▸ **Texte présenté**
══════════════════════════════

• Economie et énergie (2) La réaction d'un lecteur

    Outré par ce point de vue purement économique et polémique, j'ai adressé au "Nouvel Economiste" la lettre suivante.

     

    Monsieur le Rédacteur en Chef,

    On s'attend à retrouver dans les éditoriaux d'un hebdomadaire réputé, la quintessence des qualités qu'on lui reconnaît généralement. Force m'est de constater qu'il n'en est rien en ce qui concerne le Nouvel Economiste, pourtant renommé pour le sérieux de ses analyses et la qualité de ses collaborateurs.

    Ceci est une réflexion qui m'est souvent venue à l'esprit depuis que je lis les articles de Michel Tardieu, mais l'éditorial de votre livraison du 5 avril dernier a fait déborder le vase et me pousse à vous écrire pour vous dire ce que j'en pense - même si l'opinion d'un simple lecteur a peu de chances d'ébranler aussi peu que ce soit les certitudes affichées d'un journaliste trop connu.

══════════════════════════════

▸ **Enregistrements fournis**

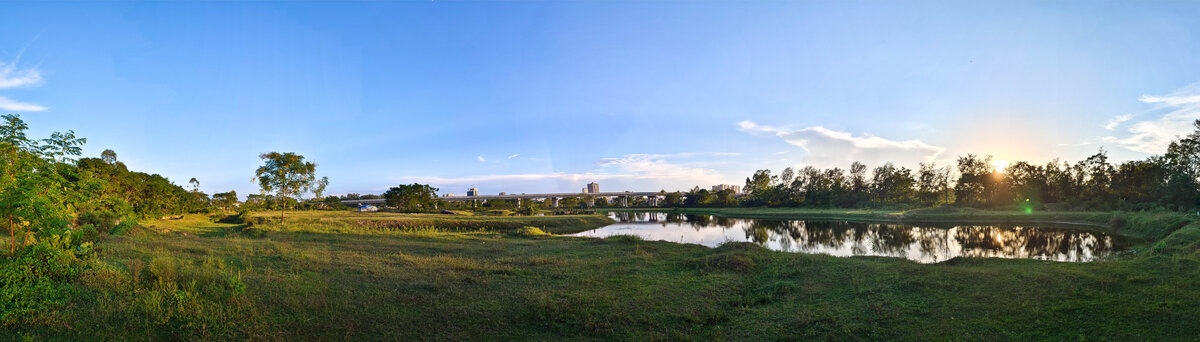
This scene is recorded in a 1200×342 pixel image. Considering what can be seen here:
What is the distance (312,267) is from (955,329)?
13.3m

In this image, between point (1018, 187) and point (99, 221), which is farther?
point (1018, 187)

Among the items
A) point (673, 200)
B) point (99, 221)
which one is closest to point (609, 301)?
point (99, 221)

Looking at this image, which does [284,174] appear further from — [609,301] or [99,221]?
[609,301]

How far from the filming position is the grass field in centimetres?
587

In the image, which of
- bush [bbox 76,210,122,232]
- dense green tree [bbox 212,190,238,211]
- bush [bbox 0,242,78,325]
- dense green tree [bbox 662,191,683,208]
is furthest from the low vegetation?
dense green tree [bbox 662,191,683,208]

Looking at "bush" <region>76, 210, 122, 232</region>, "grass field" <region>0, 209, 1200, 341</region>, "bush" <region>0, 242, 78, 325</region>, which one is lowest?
"grass field" <region>0, 209, 1200, 341</region>

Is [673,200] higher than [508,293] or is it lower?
higher

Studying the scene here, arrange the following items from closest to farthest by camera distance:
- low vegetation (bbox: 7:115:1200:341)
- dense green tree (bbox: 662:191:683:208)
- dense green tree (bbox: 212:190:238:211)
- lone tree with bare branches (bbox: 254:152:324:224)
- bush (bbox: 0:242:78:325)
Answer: bush (bbox: 0:242:78:325), low vegetation (bbox: 7:115:1200:341), lone tree with bare branches (bbox: 254:152:324:224), dense green tree (bbox: 212:190:238:211), dense green tree (bbox: 662:191:683:208)

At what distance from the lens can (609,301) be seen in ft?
26.7

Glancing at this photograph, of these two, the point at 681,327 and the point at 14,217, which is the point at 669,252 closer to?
the point at 681,327

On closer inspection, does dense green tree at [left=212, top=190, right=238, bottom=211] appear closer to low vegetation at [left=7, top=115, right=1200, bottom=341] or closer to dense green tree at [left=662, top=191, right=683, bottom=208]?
low vegetation at [left=7, top=115, right=1200, bottom=341]

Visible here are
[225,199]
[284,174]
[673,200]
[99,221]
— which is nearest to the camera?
[99,221]

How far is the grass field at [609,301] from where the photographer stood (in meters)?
5.87

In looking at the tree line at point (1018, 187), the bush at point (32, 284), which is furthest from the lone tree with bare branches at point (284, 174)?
the tree line at point (1018, 187)
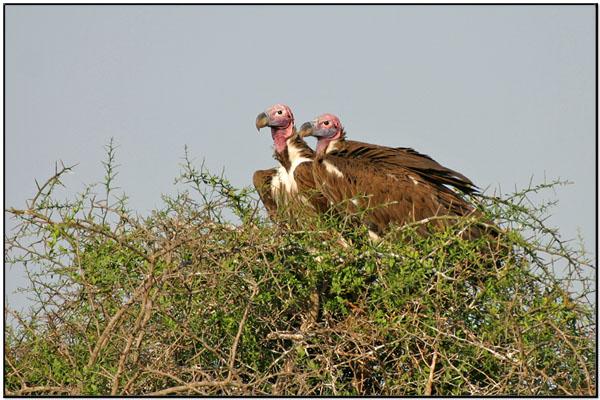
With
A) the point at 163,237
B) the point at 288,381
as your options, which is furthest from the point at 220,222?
the point at 288,381

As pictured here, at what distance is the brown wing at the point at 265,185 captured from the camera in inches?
406

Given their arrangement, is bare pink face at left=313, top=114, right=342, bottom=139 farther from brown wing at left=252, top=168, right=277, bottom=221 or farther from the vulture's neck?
brown wing at left=252, top=168, right=277, bottom=221

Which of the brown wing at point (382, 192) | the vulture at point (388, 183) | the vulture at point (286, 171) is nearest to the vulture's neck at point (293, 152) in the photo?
the vulture at point (286, 171)

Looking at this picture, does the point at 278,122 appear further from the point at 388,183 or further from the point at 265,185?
the point at 388,183

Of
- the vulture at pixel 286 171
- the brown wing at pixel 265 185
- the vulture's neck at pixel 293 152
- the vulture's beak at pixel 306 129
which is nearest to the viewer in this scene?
the vulture at pixel 286 171

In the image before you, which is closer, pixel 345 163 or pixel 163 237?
pixel 163 237

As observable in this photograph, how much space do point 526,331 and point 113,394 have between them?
2571 mm

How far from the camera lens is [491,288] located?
26.8 ft

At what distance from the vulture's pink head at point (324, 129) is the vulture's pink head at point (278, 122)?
204 millimetres

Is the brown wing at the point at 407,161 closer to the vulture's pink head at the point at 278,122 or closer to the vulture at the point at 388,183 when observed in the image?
the vulture at the point at 388,183

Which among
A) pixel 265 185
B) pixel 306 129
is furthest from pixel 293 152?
pixel 265 185

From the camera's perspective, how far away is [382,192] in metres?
10.2

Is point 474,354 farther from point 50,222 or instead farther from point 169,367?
point 50,222

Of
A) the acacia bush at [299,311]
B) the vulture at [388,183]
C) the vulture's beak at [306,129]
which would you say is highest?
the vulture's beak at [306,129]
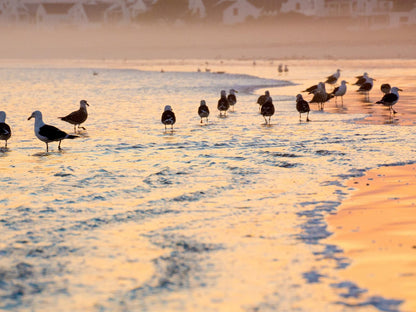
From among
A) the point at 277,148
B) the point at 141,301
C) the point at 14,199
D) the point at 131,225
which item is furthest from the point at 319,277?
the point at 277,148

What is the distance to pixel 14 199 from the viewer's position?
11.4 m

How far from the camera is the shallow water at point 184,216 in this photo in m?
7.17

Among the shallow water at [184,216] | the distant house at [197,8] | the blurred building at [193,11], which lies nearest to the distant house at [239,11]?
the blurred building at [193,11]

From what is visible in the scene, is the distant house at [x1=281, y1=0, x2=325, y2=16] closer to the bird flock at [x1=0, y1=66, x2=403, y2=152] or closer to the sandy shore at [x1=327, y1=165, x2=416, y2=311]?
the bird flock at [x1=0, y1=66, x2=403, y2=152]

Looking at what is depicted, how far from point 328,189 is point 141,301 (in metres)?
5.55

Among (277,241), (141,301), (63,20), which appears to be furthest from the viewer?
(63,20)

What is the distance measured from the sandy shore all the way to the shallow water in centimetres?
21

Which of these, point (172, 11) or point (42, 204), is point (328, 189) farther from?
point (172, 11)

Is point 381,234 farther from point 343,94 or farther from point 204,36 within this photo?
point 204,36

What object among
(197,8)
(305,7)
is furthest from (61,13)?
(305,7)

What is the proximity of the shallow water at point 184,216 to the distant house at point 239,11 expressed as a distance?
112084mm

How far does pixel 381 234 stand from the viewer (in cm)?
892

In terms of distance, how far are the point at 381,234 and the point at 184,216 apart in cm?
289

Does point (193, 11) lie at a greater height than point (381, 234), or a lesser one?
greater
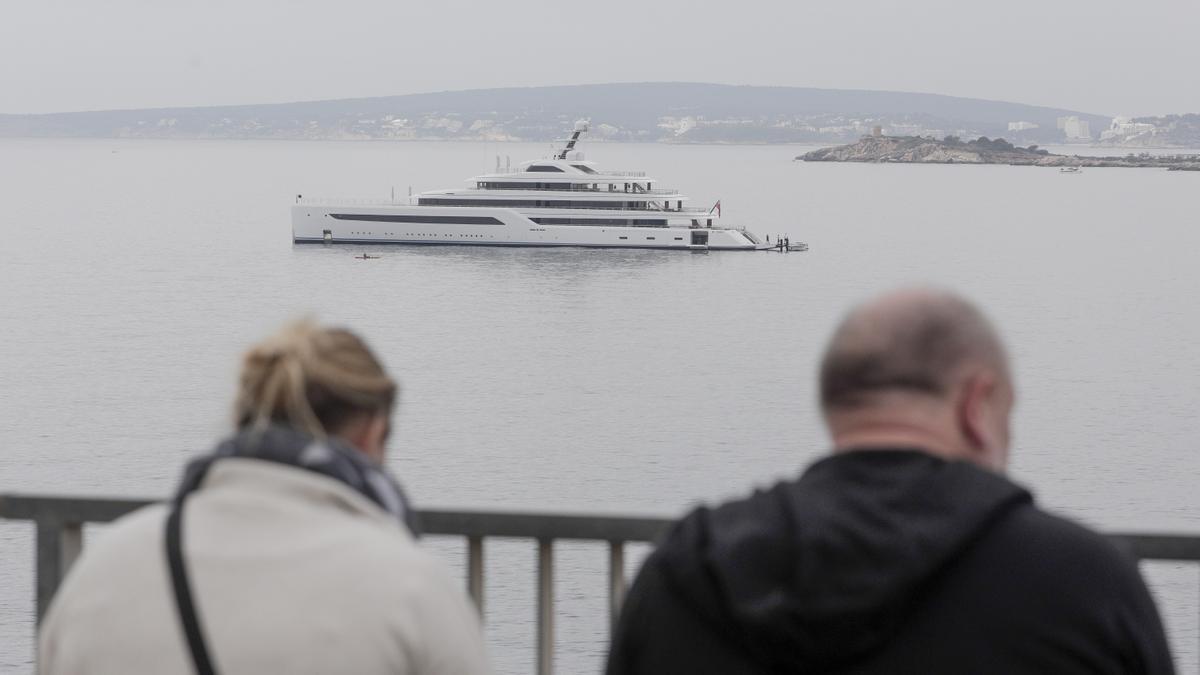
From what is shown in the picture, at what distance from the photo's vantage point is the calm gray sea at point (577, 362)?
28.8 m

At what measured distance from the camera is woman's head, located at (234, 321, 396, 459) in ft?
7.06

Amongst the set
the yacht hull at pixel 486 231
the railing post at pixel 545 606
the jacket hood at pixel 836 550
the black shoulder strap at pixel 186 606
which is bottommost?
the yacht hull at pixel 486 231

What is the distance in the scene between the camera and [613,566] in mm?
3162

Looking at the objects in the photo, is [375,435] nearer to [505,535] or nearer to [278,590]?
[278,590]

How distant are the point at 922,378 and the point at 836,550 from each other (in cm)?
27

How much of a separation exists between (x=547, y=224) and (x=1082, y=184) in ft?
427

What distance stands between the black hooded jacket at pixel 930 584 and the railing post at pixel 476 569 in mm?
1252

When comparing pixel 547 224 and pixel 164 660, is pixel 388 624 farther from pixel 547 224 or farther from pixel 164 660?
pixel 547 224

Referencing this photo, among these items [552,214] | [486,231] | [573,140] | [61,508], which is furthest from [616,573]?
[573,140]

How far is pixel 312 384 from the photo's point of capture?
7.09 ft

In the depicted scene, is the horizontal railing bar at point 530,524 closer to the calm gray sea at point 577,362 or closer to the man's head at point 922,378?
the calm gray sea at point 577,362

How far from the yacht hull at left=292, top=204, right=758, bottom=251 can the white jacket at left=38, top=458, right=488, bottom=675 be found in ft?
247

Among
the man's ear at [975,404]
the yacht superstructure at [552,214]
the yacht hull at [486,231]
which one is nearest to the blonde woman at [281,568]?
the man's ear at [975,404]

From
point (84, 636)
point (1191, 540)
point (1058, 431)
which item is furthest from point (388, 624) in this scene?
point (1058, 431)
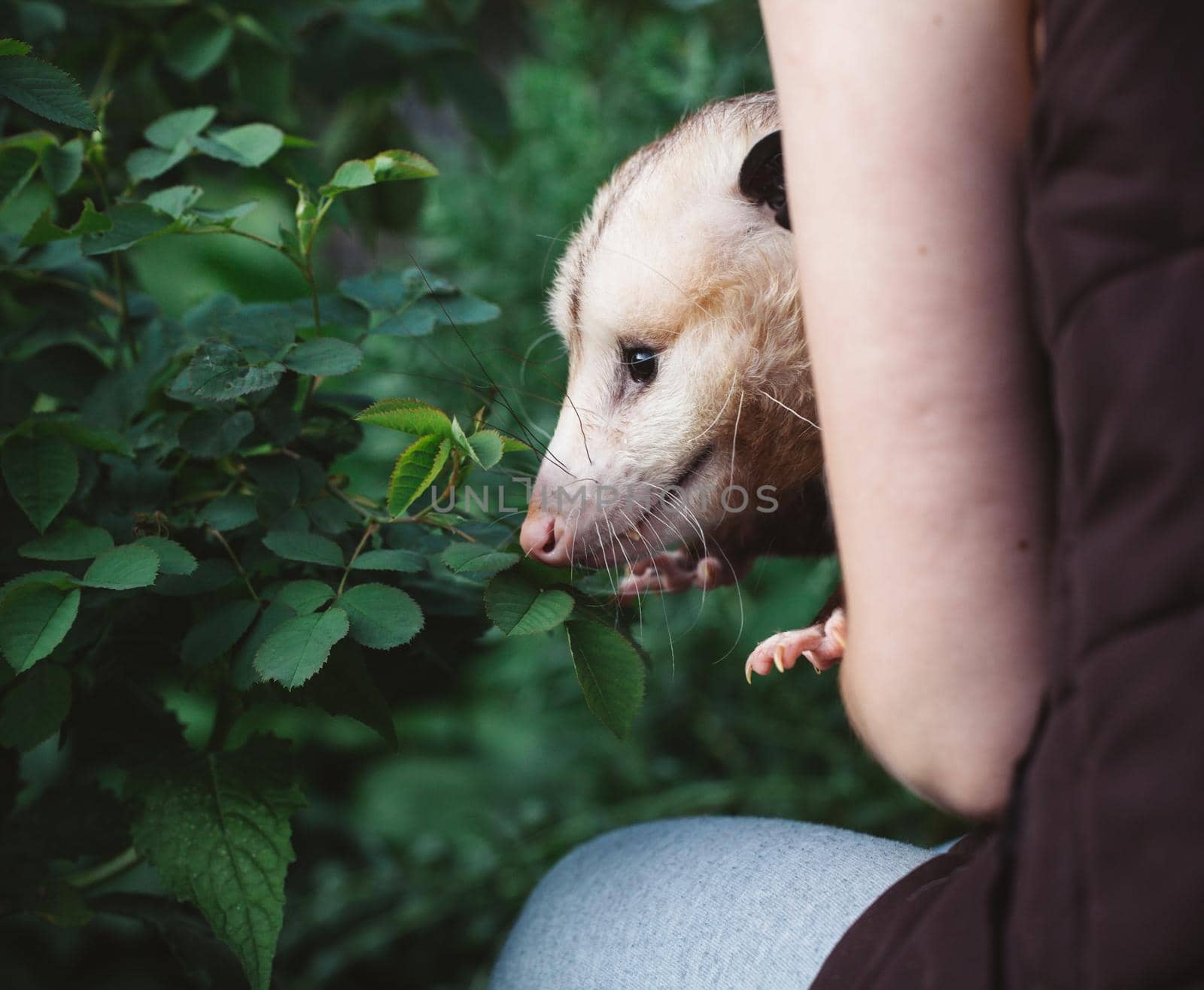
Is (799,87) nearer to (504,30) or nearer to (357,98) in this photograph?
(357,98)

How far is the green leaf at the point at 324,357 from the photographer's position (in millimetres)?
700

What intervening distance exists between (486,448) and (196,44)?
2.07 ft

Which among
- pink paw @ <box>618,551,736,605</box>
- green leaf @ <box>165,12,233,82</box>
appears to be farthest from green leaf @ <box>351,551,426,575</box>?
green leaf @ <box>165,12,233,82</box>

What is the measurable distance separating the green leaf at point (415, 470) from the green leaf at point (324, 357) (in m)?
0.09

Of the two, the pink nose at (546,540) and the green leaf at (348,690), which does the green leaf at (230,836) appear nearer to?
the green leaf at (348,690)

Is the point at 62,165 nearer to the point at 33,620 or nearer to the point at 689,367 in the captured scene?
the point at 33,620

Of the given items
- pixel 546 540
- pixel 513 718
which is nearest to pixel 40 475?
pixel 546 540

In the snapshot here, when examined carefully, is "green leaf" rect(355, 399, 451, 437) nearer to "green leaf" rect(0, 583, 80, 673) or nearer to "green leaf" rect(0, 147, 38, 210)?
"green leaf" rect(0, 583, 80, 673)

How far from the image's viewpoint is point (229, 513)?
709mm

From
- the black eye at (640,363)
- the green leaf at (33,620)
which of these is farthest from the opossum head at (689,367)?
the green leaf at (33,620)

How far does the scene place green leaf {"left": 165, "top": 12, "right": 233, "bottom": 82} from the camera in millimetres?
990

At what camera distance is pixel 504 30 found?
1.89 m

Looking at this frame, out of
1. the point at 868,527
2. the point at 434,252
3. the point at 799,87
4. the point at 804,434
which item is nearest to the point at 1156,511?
the point at 868,527

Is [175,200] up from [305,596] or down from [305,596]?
up
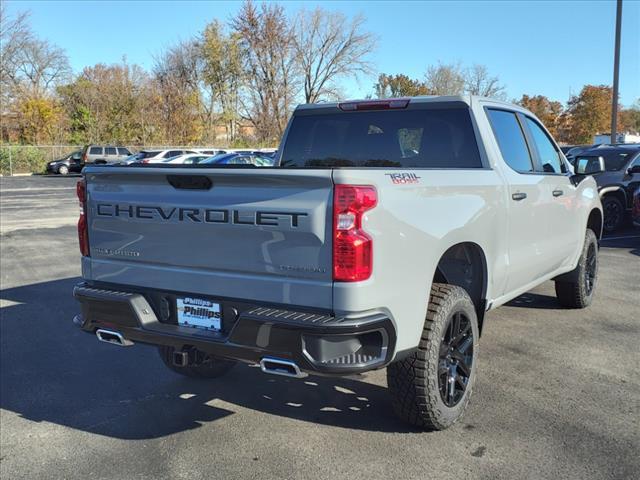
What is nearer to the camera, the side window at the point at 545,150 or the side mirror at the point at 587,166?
the side window at the point at 545,150

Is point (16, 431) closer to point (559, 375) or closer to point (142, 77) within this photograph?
point (559, 375)

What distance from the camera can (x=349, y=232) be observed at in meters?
2.77

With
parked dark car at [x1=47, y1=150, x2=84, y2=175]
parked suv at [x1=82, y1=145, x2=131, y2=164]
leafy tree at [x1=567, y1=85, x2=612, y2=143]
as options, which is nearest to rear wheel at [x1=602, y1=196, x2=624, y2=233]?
parked suv at [x1=82, y1=145, x2=131, y2=164]

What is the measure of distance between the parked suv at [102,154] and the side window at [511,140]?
34945mm

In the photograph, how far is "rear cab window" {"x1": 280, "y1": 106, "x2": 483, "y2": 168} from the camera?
438cm

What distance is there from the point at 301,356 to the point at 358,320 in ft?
1.10

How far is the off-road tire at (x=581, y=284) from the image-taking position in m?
6.04

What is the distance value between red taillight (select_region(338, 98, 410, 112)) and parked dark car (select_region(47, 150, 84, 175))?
3723cm

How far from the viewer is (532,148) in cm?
499

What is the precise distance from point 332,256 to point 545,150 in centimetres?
331

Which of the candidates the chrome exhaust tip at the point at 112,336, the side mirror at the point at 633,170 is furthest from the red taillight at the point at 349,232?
the side mirror at the point at 633,170

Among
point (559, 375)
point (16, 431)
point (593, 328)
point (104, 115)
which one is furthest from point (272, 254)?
point (104, 115)

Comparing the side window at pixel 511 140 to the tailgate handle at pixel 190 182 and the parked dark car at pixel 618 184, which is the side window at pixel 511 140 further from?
the parked dark car at pixel 618 184

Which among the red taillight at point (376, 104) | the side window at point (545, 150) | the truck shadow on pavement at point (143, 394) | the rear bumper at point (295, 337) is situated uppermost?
the red taillight at point (376, 104)
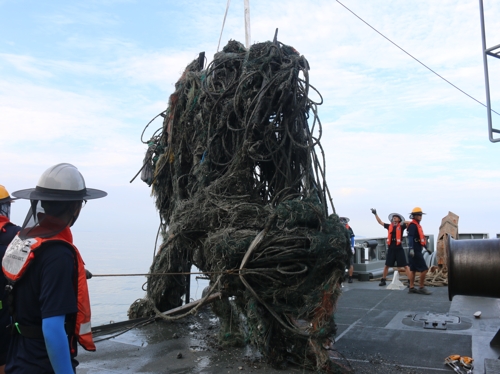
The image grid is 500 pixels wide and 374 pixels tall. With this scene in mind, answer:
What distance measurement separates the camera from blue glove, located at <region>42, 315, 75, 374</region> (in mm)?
2043

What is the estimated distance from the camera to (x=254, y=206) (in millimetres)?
4930

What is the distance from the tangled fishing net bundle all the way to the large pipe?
1.01m

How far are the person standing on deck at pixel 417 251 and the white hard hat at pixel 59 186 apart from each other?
8081 mm

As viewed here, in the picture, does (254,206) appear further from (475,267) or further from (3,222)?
(3,222)

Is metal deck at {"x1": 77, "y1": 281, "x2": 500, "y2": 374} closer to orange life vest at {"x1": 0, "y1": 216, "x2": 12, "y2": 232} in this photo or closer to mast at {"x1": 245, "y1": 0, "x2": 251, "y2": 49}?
orange life vest at {"x1": 0, "y1": 216, "x2": 12, "y2": 232}

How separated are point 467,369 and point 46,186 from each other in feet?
13.9

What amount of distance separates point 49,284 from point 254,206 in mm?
3002

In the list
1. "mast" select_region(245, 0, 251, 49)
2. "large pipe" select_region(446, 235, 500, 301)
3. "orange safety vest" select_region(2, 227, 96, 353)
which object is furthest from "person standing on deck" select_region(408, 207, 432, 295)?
"orange safety vest" select_region(2, 227, 96, 353)

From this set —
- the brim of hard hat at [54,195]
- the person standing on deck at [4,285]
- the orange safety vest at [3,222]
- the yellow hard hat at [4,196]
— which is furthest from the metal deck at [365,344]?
the brim of hard hat at [54,195]

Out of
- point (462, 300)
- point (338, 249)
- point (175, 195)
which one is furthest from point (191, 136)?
point (462, 300)

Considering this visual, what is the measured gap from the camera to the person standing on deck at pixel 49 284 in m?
2.08

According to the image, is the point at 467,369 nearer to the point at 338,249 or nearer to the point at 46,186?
the point at 338,249

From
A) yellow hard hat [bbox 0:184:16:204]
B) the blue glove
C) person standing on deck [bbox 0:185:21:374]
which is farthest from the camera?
yellow hard hat [bbox 0:184:16:204]

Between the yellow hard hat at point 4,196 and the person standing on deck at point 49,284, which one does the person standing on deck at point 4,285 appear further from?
the person standing on deck at point 49,284
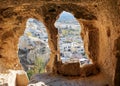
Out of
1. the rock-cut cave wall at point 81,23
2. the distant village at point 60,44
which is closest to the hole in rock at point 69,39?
the distant village at point 60,44

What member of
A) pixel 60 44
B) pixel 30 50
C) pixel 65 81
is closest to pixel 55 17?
pixel 65 81

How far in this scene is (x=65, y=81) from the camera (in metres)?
4.68

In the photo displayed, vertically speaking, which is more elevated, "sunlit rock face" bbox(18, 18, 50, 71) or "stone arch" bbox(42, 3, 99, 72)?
"stone arch" bbox(42, 3, 99, 72)

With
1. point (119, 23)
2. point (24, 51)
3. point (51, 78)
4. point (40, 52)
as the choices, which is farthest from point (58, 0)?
point (40, 52)

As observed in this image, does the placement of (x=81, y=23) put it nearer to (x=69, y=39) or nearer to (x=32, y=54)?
(x=32, y=54)

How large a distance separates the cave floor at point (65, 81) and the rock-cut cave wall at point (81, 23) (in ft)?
0.62

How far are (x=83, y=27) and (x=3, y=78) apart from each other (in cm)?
233

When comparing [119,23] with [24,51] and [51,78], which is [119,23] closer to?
[51,78]

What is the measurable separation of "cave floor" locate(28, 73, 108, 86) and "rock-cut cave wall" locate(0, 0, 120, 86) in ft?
0.62

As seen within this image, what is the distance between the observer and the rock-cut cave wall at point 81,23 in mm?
3763

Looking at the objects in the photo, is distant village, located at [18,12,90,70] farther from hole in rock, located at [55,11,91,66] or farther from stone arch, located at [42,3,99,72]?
stone arch, located at [42,3,99,72]

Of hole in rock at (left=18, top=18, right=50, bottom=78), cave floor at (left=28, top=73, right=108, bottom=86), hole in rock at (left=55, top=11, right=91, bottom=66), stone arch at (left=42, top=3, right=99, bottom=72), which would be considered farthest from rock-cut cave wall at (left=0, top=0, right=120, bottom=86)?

══════════════════════════════

▸ **Consignes**
a: Condensez le paragraphe du texte présenté qui commence par « On s'attend à retrouver » en gardant ses faits essentiels.
b: Recopiez à l'identique le passage du texte présenté allant de « On s'attend à » jusqu'à « journaliste trop connu. » inclus.

▸ **Réponses par consigne**
a: On attend des éditoriaux d'un hebdomadaire réputé le meilleur de ses qualités. Ce n'est pas le cas au Nouvel Economiste, pourtant renommé pour le sérieux de ses analyses et la qualité de ses collaborateurs.

b:
On s'attend à retrouver dans les éditoriaux d'un hebdomadaire réputé, la quintessence des qualités qu'on lui reconnaît généralement. Force m'est de constater qu'il n'en est rien en ce qui concerne le Nouvel Economiste, pourtant renommé pour le sérieux de ses analyses et la qualité de ses collaborateurs.

    Ceci est une réflexion qui m'est souvent venue à l'esprit depuis que je lis les articles de Michel Tardieu, mais l'éditorial de votre livraison du 5 avril dernier a fait déborder le vase et me pousse à vous écrire pour vous dire ce que j'en pense - même si l'opinion d'un simple lecteur a peu de chances d'ébranler aussi peu que ce soit les certitudes affichées d'un journaliste trop connu.